Picked up the kids from daycare. They were cranky. Nothing new.
Got home, played a bit, went in the kitchen for dinner.
I sat them in their high chairs, and the whining began. The food flinging began. It was all exacerbated by the arrival of two friends who came to babysit so that I could go to the movies with other friends. Tired, cranky Maddie and Riley gave my friends nervous, shifty looks between tosses of food onto the floor.
I sent my friends to the living room and managed to coax both kids into eating some fruit. I went to get a rag to wipe hands and let the kids out of their high chairs when bllargh, Riley barfed up his whole dinner.
This scared him. Who can blame him? So he started to scream.
Which scared Maddie. So she started to scream.
My friends came in to help. I'd set Riley down so that I could pull Maddie out of her chair. I got her out. Riley was clinging to my leg. Bllarrgh, Maddie barfed what seems like days worth of food all over me. It dripped onto Riley's head.
I got us all into the bathroom. Clothes off, into the tub with the babies. Barf all over the bathroom. Babies still screaming.

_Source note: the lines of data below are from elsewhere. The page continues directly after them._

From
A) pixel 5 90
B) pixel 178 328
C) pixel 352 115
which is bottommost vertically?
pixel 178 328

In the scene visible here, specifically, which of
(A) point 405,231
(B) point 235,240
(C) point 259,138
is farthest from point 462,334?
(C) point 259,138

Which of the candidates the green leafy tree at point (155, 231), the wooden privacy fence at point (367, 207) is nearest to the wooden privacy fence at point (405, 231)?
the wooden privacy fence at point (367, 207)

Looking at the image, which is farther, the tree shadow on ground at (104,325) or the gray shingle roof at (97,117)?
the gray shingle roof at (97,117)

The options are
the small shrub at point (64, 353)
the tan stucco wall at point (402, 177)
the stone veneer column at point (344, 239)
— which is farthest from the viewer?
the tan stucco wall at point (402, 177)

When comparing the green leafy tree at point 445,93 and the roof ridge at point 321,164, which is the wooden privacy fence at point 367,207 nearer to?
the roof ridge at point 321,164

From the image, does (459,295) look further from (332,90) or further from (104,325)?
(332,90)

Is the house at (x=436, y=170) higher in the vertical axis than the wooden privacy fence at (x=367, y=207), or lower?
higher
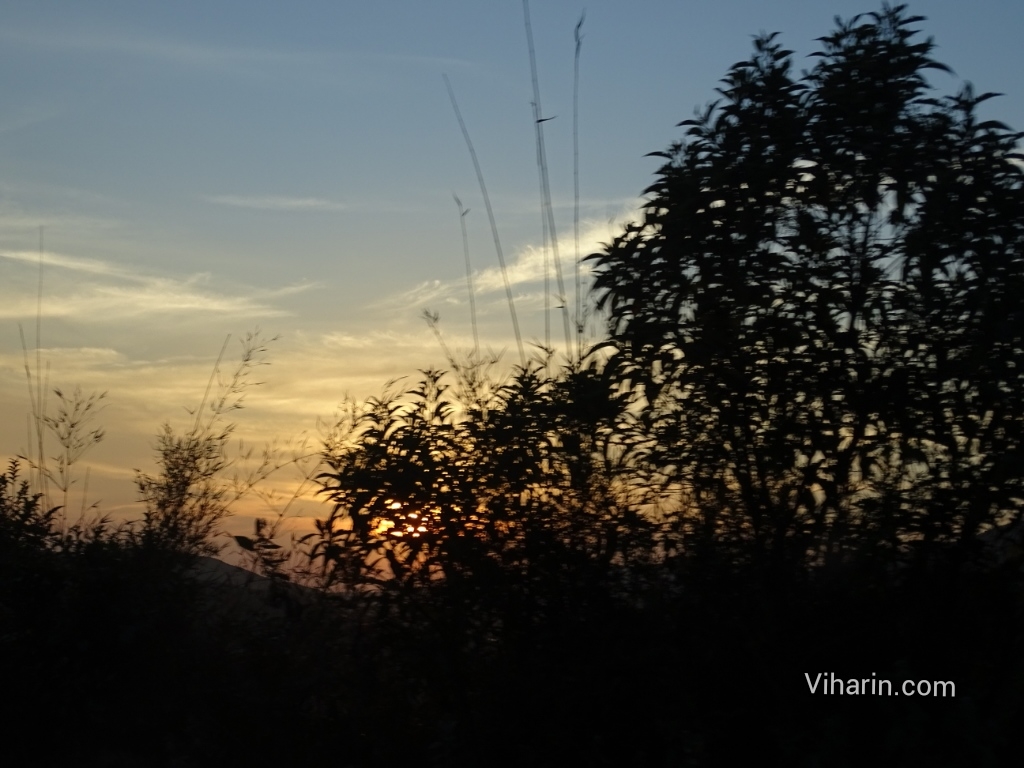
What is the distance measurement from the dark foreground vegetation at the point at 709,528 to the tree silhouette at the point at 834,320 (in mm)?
15

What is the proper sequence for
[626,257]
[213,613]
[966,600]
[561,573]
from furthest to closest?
[213,613]
[626,257]
[561,573]
[966,600]

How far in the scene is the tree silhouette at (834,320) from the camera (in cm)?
459

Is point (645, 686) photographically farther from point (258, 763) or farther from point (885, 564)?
point (258, 763)

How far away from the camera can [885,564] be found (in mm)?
4496

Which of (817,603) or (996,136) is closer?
(817,603)

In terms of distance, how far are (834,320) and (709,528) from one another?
1224mm

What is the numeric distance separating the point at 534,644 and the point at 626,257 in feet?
6.80

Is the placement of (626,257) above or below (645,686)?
above

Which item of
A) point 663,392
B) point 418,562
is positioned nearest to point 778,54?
point 663,392

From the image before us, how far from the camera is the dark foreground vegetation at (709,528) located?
174 inches

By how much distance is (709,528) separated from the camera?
4629 millimetres

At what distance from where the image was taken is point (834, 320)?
4.91 metres

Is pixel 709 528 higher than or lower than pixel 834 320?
lower

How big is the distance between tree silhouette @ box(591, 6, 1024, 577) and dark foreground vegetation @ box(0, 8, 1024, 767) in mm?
15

My friends cleaned up the kitchen. Thank goodness for friends.
I got the babies "clean." Cleaner, at least, and diapered, and into their pajamas.
They ate some Cheerios. And drank some milk. And went right to bed.

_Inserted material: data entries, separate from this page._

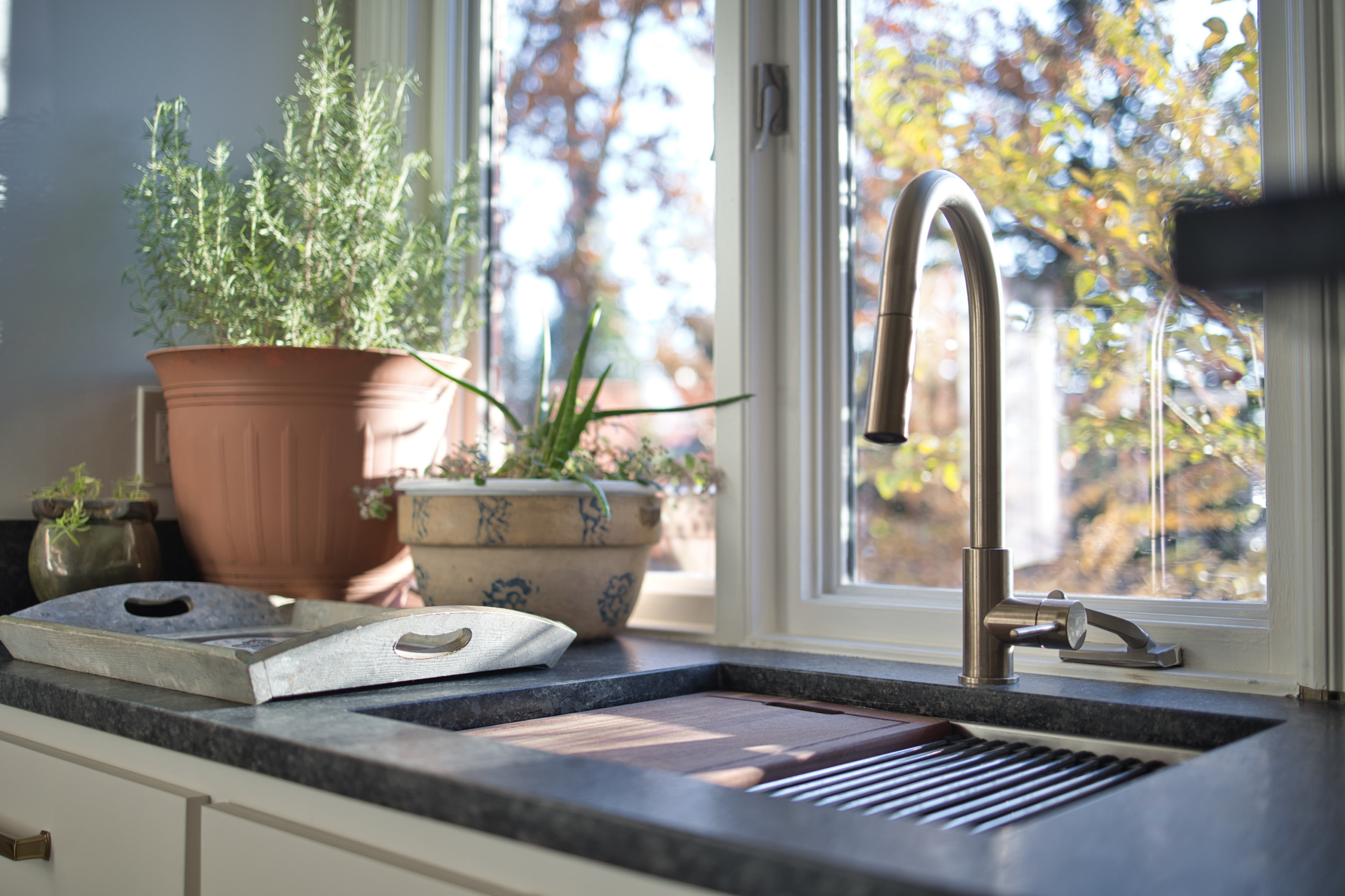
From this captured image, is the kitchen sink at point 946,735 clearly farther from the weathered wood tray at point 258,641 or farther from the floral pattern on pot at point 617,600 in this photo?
the floral pattern on pot at point 617,600

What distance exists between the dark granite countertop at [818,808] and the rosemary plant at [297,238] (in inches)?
22.3

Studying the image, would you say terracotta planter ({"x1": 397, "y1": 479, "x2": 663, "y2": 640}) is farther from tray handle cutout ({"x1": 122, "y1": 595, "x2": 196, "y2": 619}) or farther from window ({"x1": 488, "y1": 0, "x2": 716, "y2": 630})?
tray handle cutout ({"x1": 122, "y1": 595, "x2": 196, "y2": 619})

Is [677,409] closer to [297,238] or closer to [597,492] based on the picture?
[597,492]

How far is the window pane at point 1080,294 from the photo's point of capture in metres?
1.05

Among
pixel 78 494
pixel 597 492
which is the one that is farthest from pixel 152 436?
pixel 597 492

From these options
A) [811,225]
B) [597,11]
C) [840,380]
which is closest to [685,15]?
[597,11]

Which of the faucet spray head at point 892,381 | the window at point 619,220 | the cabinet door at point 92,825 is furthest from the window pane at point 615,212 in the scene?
the cabinet door at point 92,825

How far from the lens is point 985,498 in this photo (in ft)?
3.21

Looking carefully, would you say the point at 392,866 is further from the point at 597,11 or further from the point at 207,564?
the point at 597,11

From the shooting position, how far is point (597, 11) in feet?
5.46

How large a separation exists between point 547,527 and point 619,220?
593mm

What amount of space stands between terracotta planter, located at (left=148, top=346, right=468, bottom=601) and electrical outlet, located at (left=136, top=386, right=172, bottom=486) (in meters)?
0.06

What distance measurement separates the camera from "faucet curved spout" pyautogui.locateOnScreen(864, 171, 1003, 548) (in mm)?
844

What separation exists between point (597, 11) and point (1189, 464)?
1.11 m
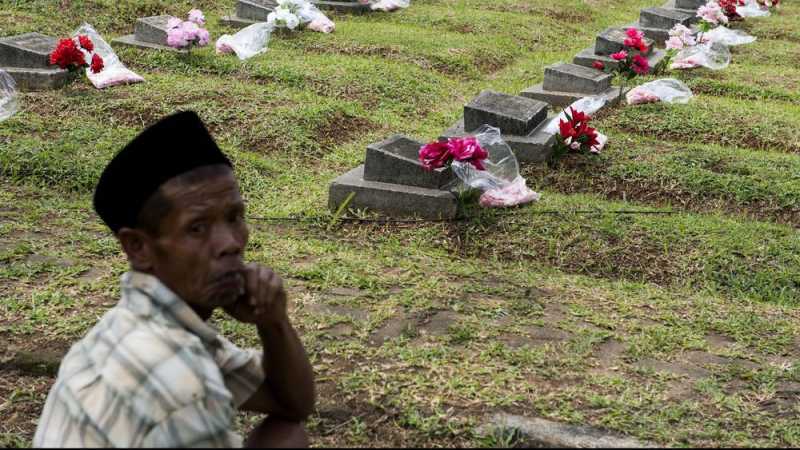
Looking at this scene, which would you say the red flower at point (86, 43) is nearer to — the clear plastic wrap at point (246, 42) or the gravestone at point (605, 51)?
the clear plastic wrap at point (246, 42)

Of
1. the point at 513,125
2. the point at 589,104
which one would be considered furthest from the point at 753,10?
the point at 513,125

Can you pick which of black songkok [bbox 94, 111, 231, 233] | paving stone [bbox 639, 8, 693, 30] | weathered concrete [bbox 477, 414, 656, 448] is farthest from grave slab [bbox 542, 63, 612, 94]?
black songkok [bbox 94, 111, 231, 233]

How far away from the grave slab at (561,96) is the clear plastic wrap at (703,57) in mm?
1482

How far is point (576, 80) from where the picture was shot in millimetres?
8898

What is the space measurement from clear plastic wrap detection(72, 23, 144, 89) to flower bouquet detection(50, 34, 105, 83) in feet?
0.22

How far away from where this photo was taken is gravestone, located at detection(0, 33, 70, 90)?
813 centimetres

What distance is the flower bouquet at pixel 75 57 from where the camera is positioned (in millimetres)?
8070

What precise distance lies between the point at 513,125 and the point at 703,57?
4.14 m

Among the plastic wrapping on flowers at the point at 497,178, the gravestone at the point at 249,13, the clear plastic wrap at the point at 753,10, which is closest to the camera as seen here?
the plastic wrapping on flowers at the point at 497,178

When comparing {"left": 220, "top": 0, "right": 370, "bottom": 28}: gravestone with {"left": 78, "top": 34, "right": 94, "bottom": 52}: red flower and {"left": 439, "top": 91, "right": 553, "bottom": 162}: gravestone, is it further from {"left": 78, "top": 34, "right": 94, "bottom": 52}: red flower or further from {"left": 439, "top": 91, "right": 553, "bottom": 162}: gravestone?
{"left": 439, "top": 91, "right": 553, "bottom": 162}: gravestone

Poor babies, poor us. It was really quite awful.
I was supposed to go see Bourne Ultimatum tonight. That did not work out. I did meet my friends out for dinner instead, which was nice, although I had to do a lot of crying before I could go into the restaurant.

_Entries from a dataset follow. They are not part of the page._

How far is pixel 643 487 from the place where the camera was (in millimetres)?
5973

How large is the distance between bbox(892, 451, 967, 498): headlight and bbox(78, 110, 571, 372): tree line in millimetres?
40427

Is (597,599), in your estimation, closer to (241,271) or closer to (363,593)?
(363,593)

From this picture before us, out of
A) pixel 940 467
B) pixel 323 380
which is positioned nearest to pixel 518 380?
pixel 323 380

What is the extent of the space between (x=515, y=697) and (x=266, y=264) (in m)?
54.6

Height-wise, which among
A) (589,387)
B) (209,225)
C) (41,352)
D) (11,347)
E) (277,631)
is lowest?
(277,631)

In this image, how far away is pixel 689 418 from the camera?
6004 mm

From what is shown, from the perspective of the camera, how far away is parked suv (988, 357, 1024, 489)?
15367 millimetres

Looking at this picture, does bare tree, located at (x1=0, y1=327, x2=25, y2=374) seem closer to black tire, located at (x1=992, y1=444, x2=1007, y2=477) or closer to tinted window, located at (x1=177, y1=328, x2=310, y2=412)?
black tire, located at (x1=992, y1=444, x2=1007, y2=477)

I hope the babies sleep OK tonight. I'm now physically as well as mentally tired. I don't think the babies are actually sick; maybe Riley is teething? And Maddie just cried so hard she threw up. Poor thing.
Things are hard right now. I keep trying to figure out what I'm learning from this. So far, I just don't know. If my lesson is that sometimes life deals you a bad hand, I get it. If the lesson is that I am strong, I get it. If it's that no matter what, I'll get through this, check, got it. If it's that babies will be babies and it's just a phase, I get that, too. But I hope this phase is over soon.